What is needed -> Reproduce the following entries verbatim, each one complete.
--------------------------------------------------
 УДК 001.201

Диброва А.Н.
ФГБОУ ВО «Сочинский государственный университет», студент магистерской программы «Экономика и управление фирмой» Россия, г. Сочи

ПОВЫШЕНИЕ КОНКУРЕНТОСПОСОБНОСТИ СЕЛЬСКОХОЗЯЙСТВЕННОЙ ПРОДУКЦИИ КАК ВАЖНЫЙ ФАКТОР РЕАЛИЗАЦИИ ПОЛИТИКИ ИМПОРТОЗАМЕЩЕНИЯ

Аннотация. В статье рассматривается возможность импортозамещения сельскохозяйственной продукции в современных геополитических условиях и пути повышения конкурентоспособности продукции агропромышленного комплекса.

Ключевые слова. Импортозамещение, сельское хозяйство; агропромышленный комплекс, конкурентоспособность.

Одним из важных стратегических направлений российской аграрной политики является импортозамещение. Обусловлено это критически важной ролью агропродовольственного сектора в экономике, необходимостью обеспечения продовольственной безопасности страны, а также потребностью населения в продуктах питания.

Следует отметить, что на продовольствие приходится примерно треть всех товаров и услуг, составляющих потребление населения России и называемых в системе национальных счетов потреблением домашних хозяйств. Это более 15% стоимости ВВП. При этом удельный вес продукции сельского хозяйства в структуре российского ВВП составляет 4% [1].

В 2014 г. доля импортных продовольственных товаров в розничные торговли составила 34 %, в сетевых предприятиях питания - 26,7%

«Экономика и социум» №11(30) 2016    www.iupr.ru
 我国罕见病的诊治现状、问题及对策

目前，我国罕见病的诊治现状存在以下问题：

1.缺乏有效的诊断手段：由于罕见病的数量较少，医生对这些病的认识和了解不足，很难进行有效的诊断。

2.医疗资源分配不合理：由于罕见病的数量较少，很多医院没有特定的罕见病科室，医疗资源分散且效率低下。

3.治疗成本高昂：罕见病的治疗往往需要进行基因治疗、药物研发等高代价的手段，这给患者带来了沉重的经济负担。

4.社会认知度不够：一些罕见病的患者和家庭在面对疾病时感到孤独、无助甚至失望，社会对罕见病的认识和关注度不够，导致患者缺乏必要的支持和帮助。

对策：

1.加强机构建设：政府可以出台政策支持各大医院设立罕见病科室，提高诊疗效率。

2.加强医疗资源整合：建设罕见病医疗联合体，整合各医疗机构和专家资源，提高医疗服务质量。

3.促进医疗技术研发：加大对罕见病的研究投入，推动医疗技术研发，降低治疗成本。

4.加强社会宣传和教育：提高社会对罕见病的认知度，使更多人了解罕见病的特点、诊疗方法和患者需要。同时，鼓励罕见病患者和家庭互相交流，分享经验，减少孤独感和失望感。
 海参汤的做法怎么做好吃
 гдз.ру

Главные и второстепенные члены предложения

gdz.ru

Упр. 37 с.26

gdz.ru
--------------------------------------------------
The completed task ->
 УДК 001.201

Диброва А.Н.
ФГБОУ ВО «Сочинский государственный университет», студент магистерской программы «Экономика и управление фирмой» Россия, г. Сочи

ПОВЫШЕНИЕ КОНКУРЕНТОСПОСОБНОСТИ СЕЛЬСКОХОЗЯЙСТВЕННОЙ ПРОДУКЦИИ КАК ВАЖНЫЙ ФАКТОР РЕАЛИЗАЦИИ ПОЛИТИКИ ИМПОРТОЗАМЕЩЕНИЯ

Аннотация. В статье рассматривается возможность импортозамещения сельскохозяйственной продукции в современных геополитических условиях и пути повышения конкурентоспособности продукции агропромышленного комплекса.

Ключевые слова. Импортозамещение, сельское хозяйство; агропромышленный комплекс, конкурентоспособность.

Одним из важных стратегических направлений российской аграрной политики является импортозамещение. Обусловлено это критически важной ролью агропродовольственного сектора в экономике, необходимостью обеспечения продовольственной безопасности страны, а также потребностью населения в продуктах питания.

Следует отметить, что на продовольствие приходится примерно треть всех товаров и услуг, составляющих потребление населения России и называемых в системе национальных счетов потреблением домашних хозяйств. Это более 15% стоимости ВВП. При этом удельный вес продукции сельского хозяйства в структуре российского ВВП составляет 4% [1].

В 2014 г. доля импортных продовольственных товаров в розничные торговли составила 34 %, в сетевых предприятиях питания - 26,7%

«Экономика и социум» №11(30) 2016    www.iupr.ru
 我国罕见病的诊治现状、问题及对策

目前，我国罕见病的诊治现状存在以下问题：

1.缺乏有效的诊断手段：由于罕见病的数量较少，医生对这些病的认识和了解不足，很难进行有效的诊断。

2.医疗资源分配不合理：由于罕见病的数量较少，很多医院没有特定的罕见病科室，医疗资源分散且效率低下。

3.治疗成本高昂：罕见病的治疗往往需要进行基因治疗、药物研发等高代价的手段，这给患者带来了沉重的经济负担。

4.社会认知度不够：一些罕见病的患者和家庭在面对疾病时感到孤独、无助甚至失望，社会对罕见病的认识和关注度不够，导致患者缺乏必要的支持和帮助。

对策：

1.加强机构建设：政府可以出台政策支持各大医院设立罕见病科室，提高诊疗效率。

2.加强医疗资源整合：建设罕见病医疗联合体，整合各医疗机构和专家资源，提高医疗服务质量。

3.促进医疗技术研发：加大对罕见病的研究投入，推动医疗技术研发，降低治疗成本。

4.加强社会宣传和教育：提高社会对罕见病的认知度，使更多人了解罕见病的特点、诊疗方法和患者需要。同时，鼓励罕见病患者和家庭互相交流，分享经验，减少孤独感和失望感。
 海参汤的做法怎么做好吃
 гдз.ру

Главные и второстепенные члены предложения

gdz.ru

Упр. 37 с.26

gdz.ru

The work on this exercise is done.